As stated at the outset, it is an experimental observation that these two definitions are the same; we do need a dimensional scaling constant to apply to the quantity in definition 2 to make the two match, because the quantity in definition 2 depends on what reservoir we take to be the "standard". This scaling constant is the Boltzmann constant $k$.

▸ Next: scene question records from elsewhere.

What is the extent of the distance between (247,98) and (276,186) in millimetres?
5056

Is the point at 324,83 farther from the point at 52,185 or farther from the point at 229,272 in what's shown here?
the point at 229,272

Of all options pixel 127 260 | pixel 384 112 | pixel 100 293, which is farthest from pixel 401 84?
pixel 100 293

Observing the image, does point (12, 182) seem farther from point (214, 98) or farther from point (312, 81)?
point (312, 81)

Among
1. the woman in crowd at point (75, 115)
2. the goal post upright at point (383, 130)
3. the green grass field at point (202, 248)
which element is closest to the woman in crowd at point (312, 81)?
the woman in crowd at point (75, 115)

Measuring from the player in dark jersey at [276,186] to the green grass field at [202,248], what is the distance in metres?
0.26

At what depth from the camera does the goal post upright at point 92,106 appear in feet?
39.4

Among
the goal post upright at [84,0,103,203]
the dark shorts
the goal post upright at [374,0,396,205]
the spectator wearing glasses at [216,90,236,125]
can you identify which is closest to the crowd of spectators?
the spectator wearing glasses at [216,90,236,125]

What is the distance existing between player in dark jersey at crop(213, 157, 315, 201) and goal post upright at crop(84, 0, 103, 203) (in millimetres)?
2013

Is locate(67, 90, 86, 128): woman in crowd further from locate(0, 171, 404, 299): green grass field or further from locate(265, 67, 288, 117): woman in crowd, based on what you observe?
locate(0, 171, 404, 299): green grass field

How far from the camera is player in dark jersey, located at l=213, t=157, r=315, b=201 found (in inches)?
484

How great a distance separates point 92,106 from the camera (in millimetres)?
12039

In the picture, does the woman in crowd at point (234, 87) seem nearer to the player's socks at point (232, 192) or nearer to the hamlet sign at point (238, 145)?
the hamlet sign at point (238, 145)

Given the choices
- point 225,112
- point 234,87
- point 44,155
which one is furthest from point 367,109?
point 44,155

When people postulate that heat flows and allowable system evolutions are governed by probabilistic mechanisms and that a system's evolution is its maximum likelihood one, i.e. when one studies statistical mechanics, the equations of classical thermodynamics are reproduced with the right interpretation of statistical parameters in terms of thermodynamic state variables. For instance, by a simple maximum likelihood argument, justified by the issues discussed in my post here one can demonstrate that an ensemble of particles with allowed energy states $E_i$ of degeneracy $g_i$ at equilibrium (maximum likelihood distribution) has the probability distribution $p_i = \mathcal{Z}^{-1}\, g_i\,\exp(-\beta\,E_i)$ where $\mathcal{Z} = \sum\limits_j g_j\,\exp(-\beta\,E_j)$, where $\beta$ is a Lagrange multiplier. The Shannon entropy of this distribution is then:
$$S = \frac{1}{\mathcal{Z}(\beta)}\,\sum\limits_i \left((\log\mathcal{Z}(\beta) + \beta\,E_i-\log g_i )\,g_i\,\exp(-\beta\,E_i)\right)\tag{1}$$
with heat energy per particle:
$$Q = \frac{1}{\mathcal{Z}(\beta)}\,\sum\limits_i \left(E_i\,g_i\,\exp(-\beta\,E_i)\right)\tag{2}$$
and:
$$\mathcal{Z}(\beta) = \sum\limits_j g_j\,\exp(-\beta\,E_j)\tag{3}$$
Now add a quantity of heat to the system so that the heat per particle rises by $\mathrm{d}Q$ and let the system settle to equilibrium again; from (2) and (3) solve for the change $\mathrm{d}\beta$ in $\beta$ needed to do this and substitute into (1) to find the entropy change arising from this heat addition. It is found that:
$$\mathrm{d} S = \beta\,\mathrm{d} Q\tag{4}$$
and so we match the two definitions of entropy if we postulate that the temperature is given by $T = \beta^{-1}$ (modulo the Boltzmann constant).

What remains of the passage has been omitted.